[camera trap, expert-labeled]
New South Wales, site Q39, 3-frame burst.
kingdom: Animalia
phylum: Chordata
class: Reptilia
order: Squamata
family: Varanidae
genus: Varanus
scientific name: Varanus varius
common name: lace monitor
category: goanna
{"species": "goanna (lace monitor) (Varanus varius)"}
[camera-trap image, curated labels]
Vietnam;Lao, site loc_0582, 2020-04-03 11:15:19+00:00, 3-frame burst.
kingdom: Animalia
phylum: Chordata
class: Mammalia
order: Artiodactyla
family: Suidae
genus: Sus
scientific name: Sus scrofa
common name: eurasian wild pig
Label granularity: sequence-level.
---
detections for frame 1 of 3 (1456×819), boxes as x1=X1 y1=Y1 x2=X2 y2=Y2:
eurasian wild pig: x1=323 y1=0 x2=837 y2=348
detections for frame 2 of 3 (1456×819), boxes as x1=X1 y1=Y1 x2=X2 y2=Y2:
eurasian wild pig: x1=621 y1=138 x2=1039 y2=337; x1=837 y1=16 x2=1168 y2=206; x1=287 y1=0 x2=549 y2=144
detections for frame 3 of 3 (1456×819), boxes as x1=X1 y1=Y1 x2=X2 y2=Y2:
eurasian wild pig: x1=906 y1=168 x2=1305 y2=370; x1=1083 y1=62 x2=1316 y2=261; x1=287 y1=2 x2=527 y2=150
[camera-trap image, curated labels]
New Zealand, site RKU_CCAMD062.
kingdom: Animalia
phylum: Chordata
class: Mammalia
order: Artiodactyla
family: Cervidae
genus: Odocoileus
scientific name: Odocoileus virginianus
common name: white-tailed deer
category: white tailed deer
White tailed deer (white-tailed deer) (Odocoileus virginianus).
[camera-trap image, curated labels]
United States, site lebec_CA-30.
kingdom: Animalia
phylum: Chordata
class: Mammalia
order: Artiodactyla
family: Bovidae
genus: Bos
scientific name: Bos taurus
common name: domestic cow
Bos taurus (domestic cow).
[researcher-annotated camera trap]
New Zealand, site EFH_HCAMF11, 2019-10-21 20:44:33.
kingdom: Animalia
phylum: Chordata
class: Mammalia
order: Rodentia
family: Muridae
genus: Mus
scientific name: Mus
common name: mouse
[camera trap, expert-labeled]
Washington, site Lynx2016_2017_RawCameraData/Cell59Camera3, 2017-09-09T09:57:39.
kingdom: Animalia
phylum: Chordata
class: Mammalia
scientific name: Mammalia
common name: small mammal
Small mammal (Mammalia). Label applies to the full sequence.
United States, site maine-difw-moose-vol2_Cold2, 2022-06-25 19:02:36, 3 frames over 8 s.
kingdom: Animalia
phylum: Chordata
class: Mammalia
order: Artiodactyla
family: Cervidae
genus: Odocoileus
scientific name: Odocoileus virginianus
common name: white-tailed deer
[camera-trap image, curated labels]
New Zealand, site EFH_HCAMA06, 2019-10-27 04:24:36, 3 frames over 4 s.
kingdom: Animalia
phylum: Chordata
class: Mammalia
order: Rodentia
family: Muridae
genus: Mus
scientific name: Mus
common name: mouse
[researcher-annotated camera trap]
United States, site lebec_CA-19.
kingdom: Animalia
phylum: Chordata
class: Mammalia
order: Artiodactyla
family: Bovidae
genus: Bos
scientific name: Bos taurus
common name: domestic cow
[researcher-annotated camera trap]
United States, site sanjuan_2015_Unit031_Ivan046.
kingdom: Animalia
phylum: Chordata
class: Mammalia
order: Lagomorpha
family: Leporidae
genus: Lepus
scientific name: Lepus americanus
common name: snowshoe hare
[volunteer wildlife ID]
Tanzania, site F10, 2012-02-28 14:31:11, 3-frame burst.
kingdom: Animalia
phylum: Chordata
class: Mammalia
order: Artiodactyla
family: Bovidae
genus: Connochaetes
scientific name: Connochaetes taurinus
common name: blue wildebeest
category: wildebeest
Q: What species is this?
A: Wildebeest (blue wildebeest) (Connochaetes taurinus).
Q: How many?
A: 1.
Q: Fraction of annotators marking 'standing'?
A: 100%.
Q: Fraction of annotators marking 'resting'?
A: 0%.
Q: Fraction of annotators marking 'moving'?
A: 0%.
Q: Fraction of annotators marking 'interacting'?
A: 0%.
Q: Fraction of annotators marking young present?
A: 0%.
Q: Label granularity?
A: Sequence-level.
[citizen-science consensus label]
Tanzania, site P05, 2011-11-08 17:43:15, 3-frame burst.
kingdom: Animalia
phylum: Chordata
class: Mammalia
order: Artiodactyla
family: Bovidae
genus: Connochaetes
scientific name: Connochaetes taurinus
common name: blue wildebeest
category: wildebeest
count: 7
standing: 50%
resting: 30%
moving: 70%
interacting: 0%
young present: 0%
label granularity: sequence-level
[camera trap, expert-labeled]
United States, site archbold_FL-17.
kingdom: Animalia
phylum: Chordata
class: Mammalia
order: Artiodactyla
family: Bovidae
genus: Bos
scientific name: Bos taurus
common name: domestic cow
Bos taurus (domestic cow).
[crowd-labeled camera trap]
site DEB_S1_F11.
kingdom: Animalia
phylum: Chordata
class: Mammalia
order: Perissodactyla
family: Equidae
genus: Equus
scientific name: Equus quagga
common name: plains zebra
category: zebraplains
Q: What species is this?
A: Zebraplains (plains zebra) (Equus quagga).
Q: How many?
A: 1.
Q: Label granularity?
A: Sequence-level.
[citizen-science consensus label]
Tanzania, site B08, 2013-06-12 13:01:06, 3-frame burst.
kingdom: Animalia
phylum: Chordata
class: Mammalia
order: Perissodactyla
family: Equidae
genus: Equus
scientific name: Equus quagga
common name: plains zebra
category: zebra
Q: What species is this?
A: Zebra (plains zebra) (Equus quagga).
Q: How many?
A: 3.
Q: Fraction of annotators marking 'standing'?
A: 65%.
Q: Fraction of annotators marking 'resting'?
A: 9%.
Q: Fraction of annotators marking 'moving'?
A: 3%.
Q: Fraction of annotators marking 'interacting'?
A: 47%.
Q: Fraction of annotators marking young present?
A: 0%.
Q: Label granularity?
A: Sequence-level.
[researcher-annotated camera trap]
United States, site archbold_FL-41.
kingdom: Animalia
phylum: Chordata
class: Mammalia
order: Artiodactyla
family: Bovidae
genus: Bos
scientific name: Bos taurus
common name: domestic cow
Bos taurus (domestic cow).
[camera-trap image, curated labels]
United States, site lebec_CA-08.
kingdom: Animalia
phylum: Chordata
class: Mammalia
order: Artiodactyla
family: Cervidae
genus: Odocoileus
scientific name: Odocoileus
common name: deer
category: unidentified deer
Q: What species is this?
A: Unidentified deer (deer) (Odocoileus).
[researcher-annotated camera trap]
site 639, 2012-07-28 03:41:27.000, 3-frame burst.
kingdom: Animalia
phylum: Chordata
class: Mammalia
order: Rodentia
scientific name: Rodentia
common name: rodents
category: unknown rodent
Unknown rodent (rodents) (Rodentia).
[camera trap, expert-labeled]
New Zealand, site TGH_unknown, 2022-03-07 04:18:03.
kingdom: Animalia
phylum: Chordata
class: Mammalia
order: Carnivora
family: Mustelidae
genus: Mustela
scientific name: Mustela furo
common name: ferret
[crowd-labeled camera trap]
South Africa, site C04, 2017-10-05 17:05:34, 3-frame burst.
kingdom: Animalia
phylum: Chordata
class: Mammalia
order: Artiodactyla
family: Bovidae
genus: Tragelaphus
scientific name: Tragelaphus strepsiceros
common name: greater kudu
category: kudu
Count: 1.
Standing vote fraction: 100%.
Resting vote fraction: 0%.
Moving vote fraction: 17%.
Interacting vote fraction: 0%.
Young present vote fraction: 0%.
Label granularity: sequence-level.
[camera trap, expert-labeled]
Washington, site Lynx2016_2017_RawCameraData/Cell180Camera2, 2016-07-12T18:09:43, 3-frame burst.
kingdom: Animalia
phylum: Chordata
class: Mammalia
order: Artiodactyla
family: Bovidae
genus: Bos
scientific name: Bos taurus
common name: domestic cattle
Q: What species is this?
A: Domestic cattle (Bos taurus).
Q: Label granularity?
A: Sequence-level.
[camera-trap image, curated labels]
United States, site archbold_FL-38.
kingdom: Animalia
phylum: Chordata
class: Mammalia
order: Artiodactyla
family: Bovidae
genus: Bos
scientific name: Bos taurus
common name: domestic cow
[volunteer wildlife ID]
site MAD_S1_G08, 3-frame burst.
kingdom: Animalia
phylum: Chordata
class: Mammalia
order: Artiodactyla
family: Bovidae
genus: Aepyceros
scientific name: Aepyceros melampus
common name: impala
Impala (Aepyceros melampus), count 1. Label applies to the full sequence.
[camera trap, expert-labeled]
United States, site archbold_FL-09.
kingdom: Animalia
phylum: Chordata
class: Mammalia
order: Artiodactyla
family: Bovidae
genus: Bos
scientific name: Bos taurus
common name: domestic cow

········

Output the lines from the one holding "common name: impala" to the last line of the material, inclusive, exactly as they appear. Add no others.

> [Written solution]:
common name: impala
Impala (Aepyceros melampus), count 1. Label applies to the full sequence.
[camera trap, expert-labeled]
United States, site archbold_FL-09.
kingdom: Animalia
phylum: Chordata
class: Mammalia
order: Artiodactyla
family: Bovidae
genus: Bos
scientific name: Bos taurus
common name: domestic cow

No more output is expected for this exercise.